5. Voor het schorsen van de bestreden beschikking en/of het treffen van een voorlopige voorziening is aanleiding indien een aanmerkelijke kans bestaat dat de bestreden beschikking in bezwaar geen stand zal houden. De voorzieningenrechter overweegt als volgt.
5.1
Gelet op de processtukken, het besprokene ter zitting en het Toelatingsbeleid overweegt de voorzieningenrechter dat er voldoende grond is voor het oordeel dat er concreet zicht op legalisering van verzoeksters verblijf in Aruba bestaat. Daarbij neemt de voorzieningenrechter in aanmerking dat in het geval van verzoekster sprake lijkt te zijn van omstandigheden zoals bedoeld in hoofdstuk 1, paragraaf 1.5.4.2, onder punt 3 van het Toelatingsbeleid. Immers staat als onweersproken vast dat verzoekster al zesentwintig jaar op Aruba verblijft, alleen nog op Aruba familie heeft, van hoge leeftijd is (thans drieënzestig jaar) en de pensioengerechtigde leeftijd nog niet heeft bereikt. Deze bijzondere omstandigheden kunnen aanleiding zijn voor verweerder om met toepassing van de hardheidsclausule aan verzoekster een verblijfsvergunning af te geven. Dat verzoekster de leeftijd van vijfenzestig jaar nog niet heeft bereikt, doet aan het voorgaande niet af. Om een beroep te kunnen doen op de hardheidsclausule moet juist geen sprake zijn van een ander toepasselijk verblijfsdoel (in dit geval “pensioen”). Naar het voorlopig oordeel van de voorzieningsrechter lijdt de bestreden beschikking daarom aan een motiveringsgebrek.
5.2
Gelet hierop overweegt de voorzieningenrechter dat het bezwaar van verzoekster een redelijke kans van slagen heeft en dat er daarom grond is voor schorsing van de bestreden beschikking en toekenning van de verzochte voorlopige voorziening.

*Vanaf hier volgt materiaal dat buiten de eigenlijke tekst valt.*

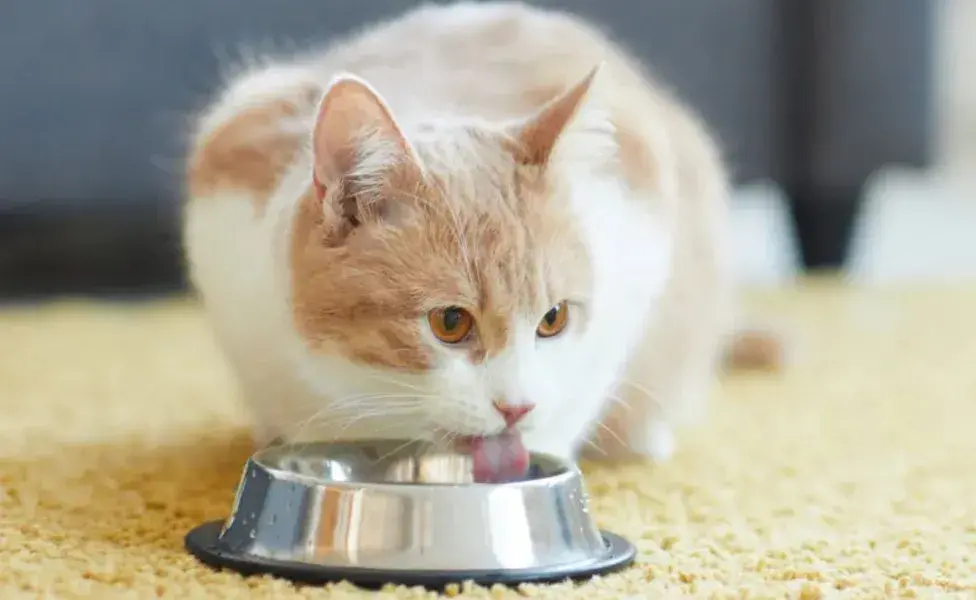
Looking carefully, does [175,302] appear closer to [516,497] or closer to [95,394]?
[95,394]

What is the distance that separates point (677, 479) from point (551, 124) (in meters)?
0.48

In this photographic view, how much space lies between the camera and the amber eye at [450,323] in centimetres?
124

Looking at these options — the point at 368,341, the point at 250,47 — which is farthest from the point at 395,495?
the point at 250,47

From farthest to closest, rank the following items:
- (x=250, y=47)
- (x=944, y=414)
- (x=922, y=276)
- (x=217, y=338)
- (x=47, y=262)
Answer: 1. (x=922, y=276)
2. (x=47, y=262)
3. (x=250, y=47)
4. (x=944, y=414)
5. (x=217, y=338)

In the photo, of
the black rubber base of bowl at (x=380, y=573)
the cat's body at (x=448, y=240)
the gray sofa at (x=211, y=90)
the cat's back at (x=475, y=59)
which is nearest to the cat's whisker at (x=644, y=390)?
the cat's body at (x=448, y=240)

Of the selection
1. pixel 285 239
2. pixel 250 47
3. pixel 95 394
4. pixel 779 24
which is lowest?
pixel 95 394

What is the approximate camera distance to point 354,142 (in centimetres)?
Answer: 126

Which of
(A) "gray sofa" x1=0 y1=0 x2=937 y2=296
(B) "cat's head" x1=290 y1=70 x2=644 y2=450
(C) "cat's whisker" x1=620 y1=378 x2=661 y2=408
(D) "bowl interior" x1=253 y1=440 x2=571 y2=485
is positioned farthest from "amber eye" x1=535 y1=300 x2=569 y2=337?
(A) "gray sofa" x1=0 y1=0 x2=937 y2=296

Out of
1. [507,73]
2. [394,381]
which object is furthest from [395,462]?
[507,73]

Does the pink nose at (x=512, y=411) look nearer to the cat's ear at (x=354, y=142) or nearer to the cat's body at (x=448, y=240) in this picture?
the cat's body at (x=448, y=240)

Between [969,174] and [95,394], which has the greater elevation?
[969,174]

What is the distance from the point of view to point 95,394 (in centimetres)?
205

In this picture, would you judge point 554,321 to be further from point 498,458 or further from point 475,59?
point 475,59

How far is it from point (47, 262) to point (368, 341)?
2270 millimetres
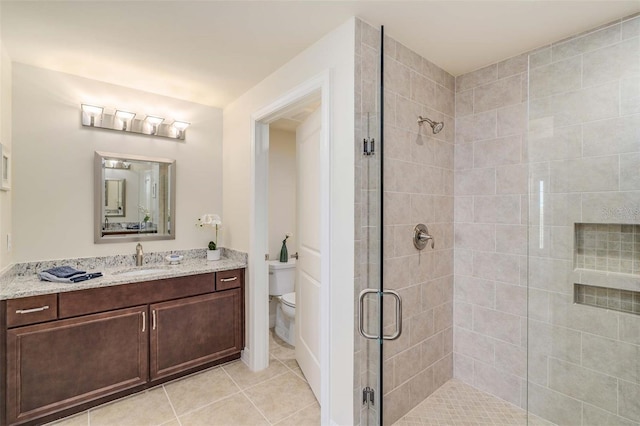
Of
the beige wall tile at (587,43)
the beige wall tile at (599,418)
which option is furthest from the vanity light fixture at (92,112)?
the beige wall tile at (599,418)

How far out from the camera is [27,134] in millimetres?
2172

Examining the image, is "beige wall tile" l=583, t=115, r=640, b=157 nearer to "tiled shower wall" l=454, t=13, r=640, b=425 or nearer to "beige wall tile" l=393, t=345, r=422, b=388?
"tiled shower wall" l=454, t=13, r=640, b=425

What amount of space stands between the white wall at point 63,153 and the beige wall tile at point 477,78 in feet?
7.94

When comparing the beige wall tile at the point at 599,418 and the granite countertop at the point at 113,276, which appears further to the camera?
the granite countertop at the point at 113,276

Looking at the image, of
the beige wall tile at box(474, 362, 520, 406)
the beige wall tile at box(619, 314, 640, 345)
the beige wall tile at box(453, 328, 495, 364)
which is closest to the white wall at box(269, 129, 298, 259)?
the beige wall tile at box(453, 328, 495, 364)

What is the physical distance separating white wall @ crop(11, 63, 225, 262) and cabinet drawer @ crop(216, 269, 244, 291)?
23.6 inches

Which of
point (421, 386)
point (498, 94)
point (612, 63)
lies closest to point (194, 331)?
point (421, 386)

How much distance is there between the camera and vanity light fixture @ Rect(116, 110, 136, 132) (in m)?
2.48

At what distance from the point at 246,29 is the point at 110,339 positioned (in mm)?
2172

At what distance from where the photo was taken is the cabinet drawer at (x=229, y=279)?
255 cm

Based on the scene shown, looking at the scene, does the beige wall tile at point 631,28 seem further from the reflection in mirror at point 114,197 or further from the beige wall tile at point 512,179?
the reflection in mirror at point 114,197

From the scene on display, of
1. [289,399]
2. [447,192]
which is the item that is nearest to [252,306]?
[289,399]

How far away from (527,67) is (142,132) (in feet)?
9.67

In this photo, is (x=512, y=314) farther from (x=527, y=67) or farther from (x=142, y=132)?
(x=142, y=132)
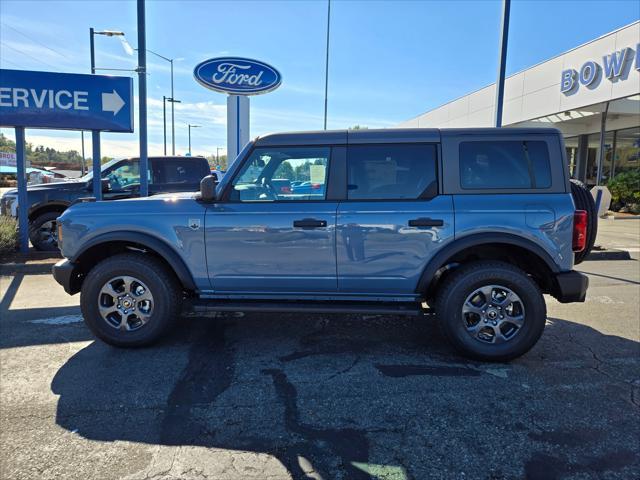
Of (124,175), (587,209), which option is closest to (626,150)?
(587,209)

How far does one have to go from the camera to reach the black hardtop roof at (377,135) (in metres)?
3.95

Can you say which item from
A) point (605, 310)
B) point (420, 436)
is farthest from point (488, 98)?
point (420, 436)

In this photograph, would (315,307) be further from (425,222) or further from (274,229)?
(425,222)

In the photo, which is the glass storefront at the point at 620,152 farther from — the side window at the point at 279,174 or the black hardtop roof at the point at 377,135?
the side window at the point at 279,174

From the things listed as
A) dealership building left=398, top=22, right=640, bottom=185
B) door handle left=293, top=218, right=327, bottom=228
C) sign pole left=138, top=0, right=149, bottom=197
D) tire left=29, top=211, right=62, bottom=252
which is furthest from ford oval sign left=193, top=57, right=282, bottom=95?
dealership building left=398, top=22, right=640, bottom=185

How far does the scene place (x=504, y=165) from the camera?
3924 millimetres

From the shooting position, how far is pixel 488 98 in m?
23.8

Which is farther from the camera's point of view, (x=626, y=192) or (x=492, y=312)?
(x=626, y=192)

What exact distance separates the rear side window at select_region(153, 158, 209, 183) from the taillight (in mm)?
7404

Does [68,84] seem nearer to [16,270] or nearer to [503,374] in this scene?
[16,270]

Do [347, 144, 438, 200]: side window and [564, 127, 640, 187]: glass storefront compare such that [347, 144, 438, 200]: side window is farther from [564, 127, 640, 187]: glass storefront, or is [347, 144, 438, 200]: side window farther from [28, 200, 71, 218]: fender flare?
[564, 127, 640, 187]: glass storefront

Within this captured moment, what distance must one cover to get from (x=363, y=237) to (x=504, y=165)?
1.37 m

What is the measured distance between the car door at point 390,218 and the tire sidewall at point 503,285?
358 mm

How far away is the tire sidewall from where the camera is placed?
3.78m
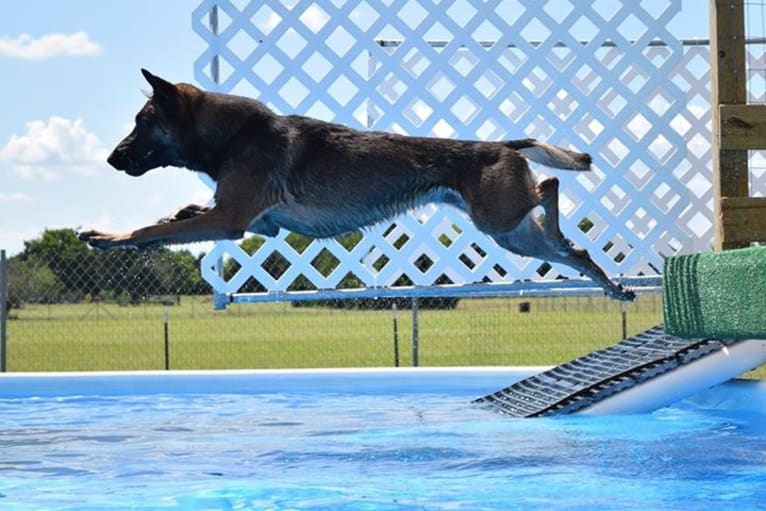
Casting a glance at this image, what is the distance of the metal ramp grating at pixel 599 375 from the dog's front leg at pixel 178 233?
1.60 m

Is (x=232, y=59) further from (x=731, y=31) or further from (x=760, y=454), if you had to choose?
(x=760, y=454)

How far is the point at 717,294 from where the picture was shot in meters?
5.14

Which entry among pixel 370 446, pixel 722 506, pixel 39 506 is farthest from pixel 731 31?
pixel 39 506

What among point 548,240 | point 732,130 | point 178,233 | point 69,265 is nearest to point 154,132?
point 178,233

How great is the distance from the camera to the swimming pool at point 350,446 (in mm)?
3734

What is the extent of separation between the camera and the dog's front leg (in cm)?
491

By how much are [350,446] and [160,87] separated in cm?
167

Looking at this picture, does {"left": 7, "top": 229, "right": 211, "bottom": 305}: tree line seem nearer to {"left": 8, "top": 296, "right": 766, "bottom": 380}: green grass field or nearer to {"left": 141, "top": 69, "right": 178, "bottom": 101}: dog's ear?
{"left": 8, "top": 296, "right": 766, "bottom": 380}: green grass field

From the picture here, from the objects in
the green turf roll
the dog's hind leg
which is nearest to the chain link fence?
the dog's hind leg

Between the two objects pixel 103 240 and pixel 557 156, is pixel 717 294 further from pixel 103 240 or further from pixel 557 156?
pixel 103 240

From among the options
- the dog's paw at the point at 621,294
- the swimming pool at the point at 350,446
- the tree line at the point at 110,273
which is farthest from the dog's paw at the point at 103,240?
the tree line at the point at 110,273

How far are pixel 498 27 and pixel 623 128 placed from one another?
1.11m

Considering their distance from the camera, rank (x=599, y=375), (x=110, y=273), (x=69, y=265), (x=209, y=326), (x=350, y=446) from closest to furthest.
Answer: (x=350, y=446), (x=599, y=375), (x=69, y=265), (x=110, y=273), (x=209, y=326)

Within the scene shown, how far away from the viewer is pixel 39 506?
3.60m
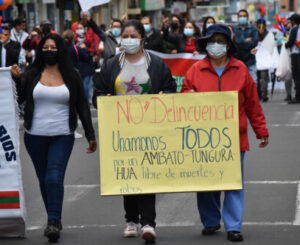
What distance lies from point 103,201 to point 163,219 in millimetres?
1237

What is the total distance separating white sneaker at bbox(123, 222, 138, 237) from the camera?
25.0 feet

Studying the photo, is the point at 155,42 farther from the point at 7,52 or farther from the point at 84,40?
the point at 84,40

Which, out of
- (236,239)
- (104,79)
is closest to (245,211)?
(236,239)

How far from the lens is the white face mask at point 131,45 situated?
24.8 ft

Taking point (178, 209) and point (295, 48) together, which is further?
point (295, 48)

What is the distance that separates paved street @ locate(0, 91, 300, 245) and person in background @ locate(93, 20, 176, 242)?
0.26 m

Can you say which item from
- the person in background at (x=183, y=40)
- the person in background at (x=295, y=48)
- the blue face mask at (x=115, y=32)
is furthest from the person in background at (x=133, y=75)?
the person in background at (x=295, y=48)

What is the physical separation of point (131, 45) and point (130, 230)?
4.77 feet

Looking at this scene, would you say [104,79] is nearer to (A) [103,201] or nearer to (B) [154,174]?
(B) [154,174]

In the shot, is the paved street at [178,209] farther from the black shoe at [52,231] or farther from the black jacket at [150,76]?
the black jacket at [150,76]

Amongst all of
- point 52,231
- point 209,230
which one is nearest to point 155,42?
point 209,230

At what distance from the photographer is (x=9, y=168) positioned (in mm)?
7680

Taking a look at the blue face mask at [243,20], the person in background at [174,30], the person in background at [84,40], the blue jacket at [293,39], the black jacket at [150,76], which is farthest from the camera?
the person in background at [84,40]

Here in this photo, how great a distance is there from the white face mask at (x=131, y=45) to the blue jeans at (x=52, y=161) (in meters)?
0.84
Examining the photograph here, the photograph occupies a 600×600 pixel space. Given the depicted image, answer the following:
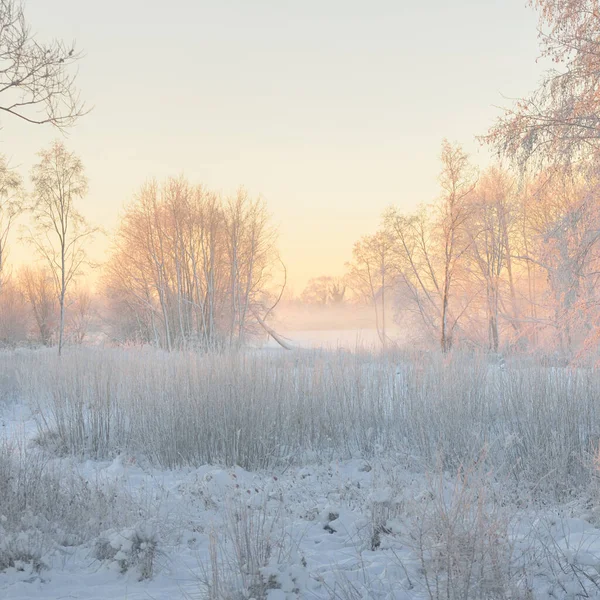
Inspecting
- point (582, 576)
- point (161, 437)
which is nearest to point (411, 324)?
point (161, 437)

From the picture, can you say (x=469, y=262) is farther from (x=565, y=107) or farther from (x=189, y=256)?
(x=565, y=107)

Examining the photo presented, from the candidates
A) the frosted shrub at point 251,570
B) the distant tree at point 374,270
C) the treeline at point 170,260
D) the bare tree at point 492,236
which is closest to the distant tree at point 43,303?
the treeline at point 170,260

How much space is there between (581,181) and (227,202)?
17.2 metres

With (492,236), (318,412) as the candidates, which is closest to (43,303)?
(492,236)

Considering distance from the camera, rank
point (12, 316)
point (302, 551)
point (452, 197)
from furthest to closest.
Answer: point (12, 316) < point (452, 197) < point (302, 551)

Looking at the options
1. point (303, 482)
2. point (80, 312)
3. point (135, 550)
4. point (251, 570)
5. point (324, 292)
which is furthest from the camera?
point (324, 292)

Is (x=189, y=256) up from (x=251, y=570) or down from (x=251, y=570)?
up

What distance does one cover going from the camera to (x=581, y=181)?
8875mm

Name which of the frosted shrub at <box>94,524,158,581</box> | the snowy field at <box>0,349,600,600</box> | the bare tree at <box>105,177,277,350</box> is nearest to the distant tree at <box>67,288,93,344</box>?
the bare tree at <box>105,177,277,350</box>

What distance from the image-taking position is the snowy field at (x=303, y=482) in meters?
3.60

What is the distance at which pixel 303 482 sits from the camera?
6586 mm

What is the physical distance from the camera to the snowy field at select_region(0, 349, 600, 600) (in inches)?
142

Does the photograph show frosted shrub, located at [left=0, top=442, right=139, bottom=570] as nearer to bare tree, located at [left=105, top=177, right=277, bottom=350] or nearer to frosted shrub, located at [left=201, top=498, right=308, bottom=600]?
frosted shrub, located at [left=201, top=498, right=308, bottom=600]

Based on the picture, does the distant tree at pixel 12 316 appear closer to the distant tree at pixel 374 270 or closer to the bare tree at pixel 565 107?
the distant tree at pixel 374 270
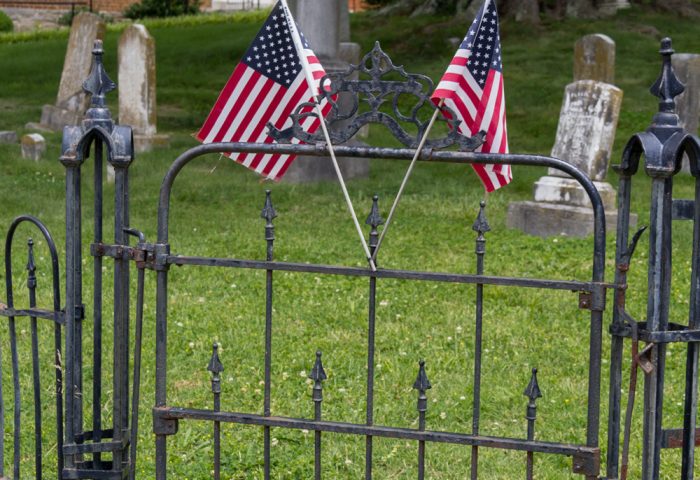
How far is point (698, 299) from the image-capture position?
10.6 ft

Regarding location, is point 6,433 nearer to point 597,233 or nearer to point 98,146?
point 98,146

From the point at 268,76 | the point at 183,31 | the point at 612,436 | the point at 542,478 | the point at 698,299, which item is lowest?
the point at 542,478

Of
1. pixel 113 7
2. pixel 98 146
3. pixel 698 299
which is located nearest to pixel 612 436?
pixel 698 299

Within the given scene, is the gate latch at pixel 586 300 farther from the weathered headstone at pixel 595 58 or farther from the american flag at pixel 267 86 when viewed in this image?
the weathered headstone at pixel 595 58

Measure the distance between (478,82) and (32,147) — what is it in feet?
34.8

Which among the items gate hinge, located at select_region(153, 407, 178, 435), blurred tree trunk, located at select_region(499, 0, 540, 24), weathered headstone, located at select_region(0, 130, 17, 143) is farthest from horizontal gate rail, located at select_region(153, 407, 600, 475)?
blurred tree trunk, located at select_region(499, 0, 540, 24)

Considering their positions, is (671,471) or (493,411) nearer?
(671,471)

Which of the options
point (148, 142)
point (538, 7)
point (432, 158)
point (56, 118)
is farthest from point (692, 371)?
point (538, 7)

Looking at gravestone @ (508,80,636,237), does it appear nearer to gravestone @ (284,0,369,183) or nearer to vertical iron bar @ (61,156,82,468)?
gravestone @ (284,0,369,183)

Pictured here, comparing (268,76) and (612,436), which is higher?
(268,76)

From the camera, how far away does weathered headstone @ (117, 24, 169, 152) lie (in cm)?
1351

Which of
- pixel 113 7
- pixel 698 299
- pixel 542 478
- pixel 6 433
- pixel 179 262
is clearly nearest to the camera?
pixel 698 299

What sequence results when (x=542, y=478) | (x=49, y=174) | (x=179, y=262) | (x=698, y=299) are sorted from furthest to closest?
1. (x=49, y=174)
2. (x=542, y=478)
3. (x=179, y=262)
4. (x=698, y=299)

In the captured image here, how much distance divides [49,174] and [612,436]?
33.1 ft
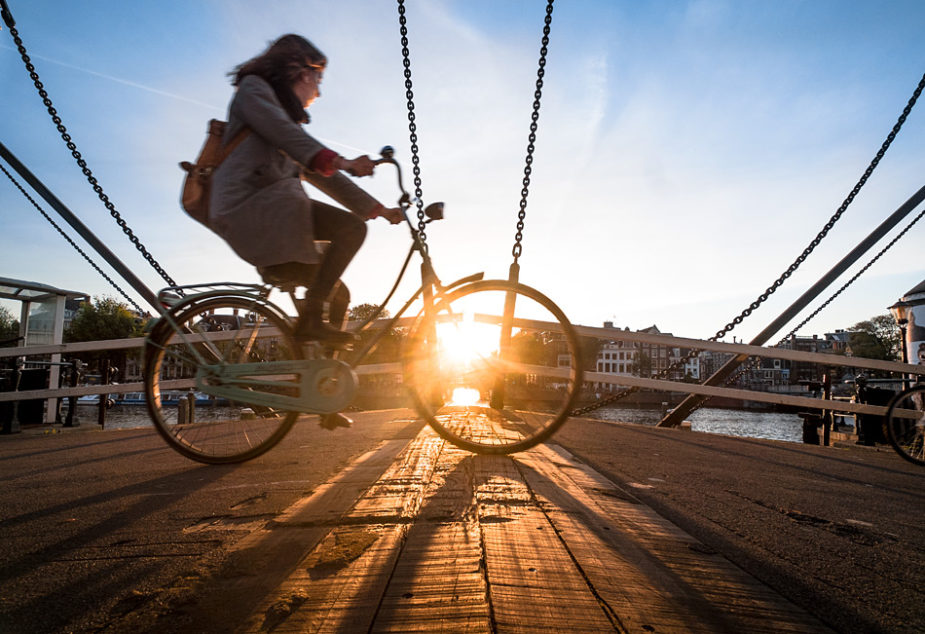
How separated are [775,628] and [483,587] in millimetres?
544

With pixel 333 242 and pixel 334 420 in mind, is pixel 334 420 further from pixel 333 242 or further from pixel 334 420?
pixel 333 242

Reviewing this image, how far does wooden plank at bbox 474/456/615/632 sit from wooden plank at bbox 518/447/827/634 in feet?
0.14

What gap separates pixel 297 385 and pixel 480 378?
125 centimetres

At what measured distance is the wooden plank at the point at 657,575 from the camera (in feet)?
3.46

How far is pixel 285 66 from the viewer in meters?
2.67

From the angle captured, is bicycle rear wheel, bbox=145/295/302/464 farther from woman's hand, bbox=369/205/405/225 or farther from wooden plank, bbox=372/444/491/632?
wooden plank, bbox=372/444/491/632

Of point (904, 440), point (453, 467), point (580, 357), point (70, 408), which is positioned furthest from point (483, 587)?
point (70, 408)

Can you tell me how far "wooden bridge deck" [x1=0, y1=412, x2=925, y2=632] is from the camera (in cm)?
102

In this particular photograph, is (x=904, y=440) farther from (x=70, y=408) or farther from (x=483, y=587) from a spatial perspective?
(x=70, y=408)

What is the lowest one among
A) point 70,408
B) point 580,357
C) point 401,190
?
point 70,408

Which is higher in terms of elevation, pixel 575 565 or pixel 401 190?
pixel 401 190

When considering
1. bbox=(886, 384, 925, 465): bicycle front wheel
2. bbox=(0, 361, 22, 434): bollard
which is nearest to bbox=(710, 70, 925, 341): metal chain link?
bbox=(886, 384, 925, 465): bicycle front wheel

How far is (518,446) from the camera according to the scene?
2.95m

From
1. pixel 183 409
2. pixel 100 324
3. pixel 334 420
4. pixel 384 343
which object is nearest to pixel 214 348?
pixel 334 420
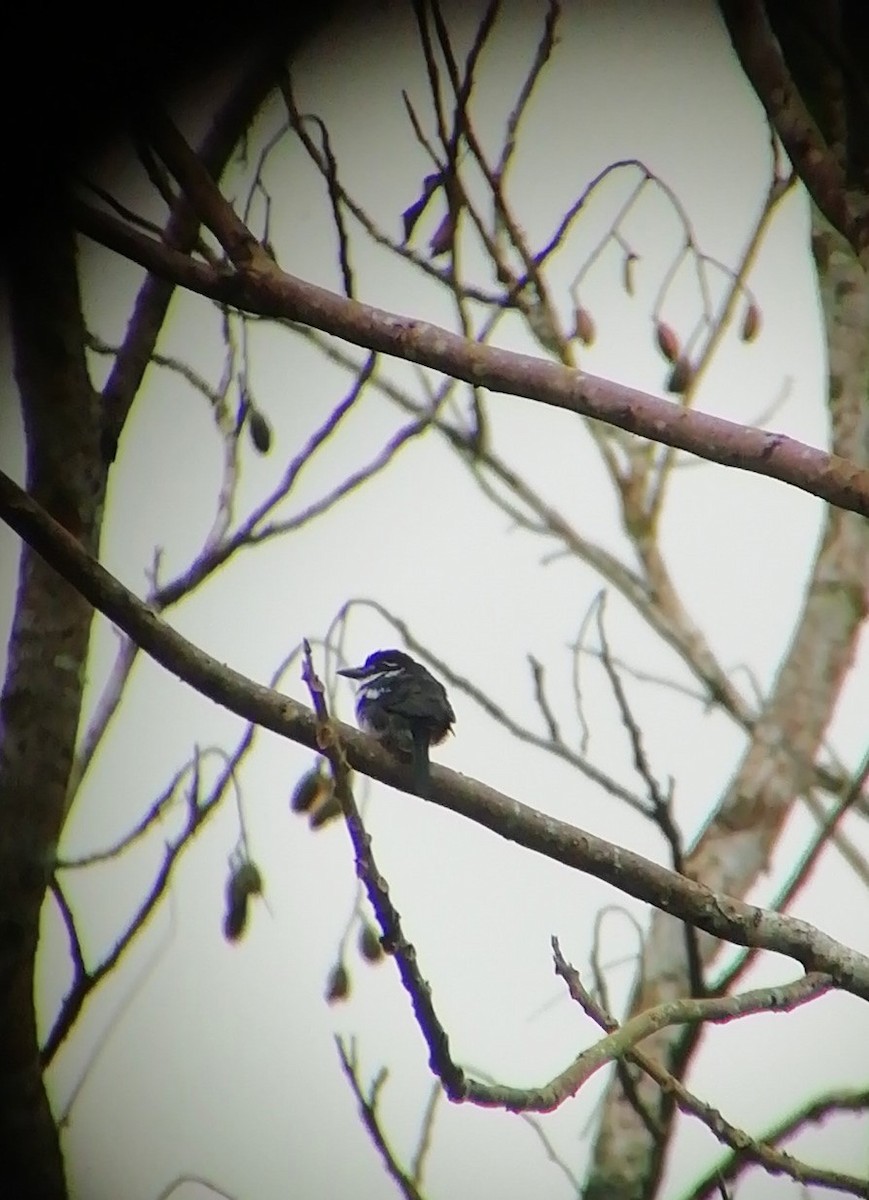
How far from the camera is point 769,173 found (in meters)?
1.50

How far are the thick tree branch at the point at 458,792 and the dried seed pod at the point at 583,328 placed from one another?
0.63 metres

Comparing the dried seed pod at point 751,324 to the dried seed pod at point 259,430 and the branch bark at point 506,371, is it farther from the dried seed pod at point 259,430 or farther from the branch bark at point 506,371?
the dried seed pod at point 259,430

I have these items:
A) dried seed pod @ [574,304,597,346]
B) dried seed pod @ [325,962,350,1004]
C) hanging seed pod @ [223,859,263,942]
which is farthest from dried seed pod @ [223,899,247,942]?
dried seed pod @ [574,304,597,346]

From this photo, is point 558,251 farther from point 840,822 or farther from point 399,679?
point 840,822

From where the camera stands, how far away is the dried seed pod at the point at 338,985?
127 centimetres

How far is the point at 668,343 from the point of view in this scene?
1465 mm

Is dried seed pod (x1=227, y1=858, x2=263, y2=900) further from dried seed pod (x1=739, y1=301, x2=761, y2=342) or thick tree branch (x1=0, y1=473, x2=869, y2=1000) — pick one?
dried seed pod (x1=739, y1=301, x2=761, y2=342)

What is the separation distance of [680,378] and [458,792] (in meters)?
0.65

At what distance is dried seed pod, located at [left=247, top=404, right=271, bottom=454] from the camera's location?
1420 mm

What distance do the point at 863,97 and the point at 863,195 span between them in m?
0.13

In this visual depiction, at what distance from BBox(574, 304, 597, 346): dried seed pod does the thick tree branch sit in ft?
2.06

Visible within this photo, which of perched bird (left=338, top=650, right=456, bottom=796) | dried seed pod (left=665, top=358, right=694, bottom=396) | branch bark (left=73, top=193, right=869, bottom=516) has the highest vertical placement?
dried seed pod (left=665, top=358, right=694, bottom=396)

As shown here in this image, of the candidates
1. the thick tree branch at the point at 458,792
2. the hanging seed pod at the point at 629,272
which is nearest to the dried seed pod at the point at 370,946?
the thick tree branch at the point at 458,792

6. Voor een proceskostenveroordeling bestaat geen wettelijke grondslag.

BESLISSING

De rechter in dit gerecht:
- schorst de bestreden beschikking;
- bepaalt bij wijze van voorlopige voorziening dat verzoekster, [naam], geboren op [datum] 1958 in de Filipijnen, voor de toepassing van de Landsverordening toelating en uitzetting wordt behandeld als ware zij in het bezit van een geldige vergunning tot tijdelijk verblijf, totdat is beslist op het bezwaar van verzoekster;
- gelast dat het door verzoekster gestorte griffierecht ten bedrage van Afl. 25,- aan haar wordt teruggestort.
Deze beslissing is gegeven door mr. A.J. Martijn, rechter in dit gerecht, en werd uitgesproken ter openbare terechtzitting van 9 februari 2022 in aanwezigheid van de griffier.
Tegen deze uitspraak staat geen rechtsmiddel open.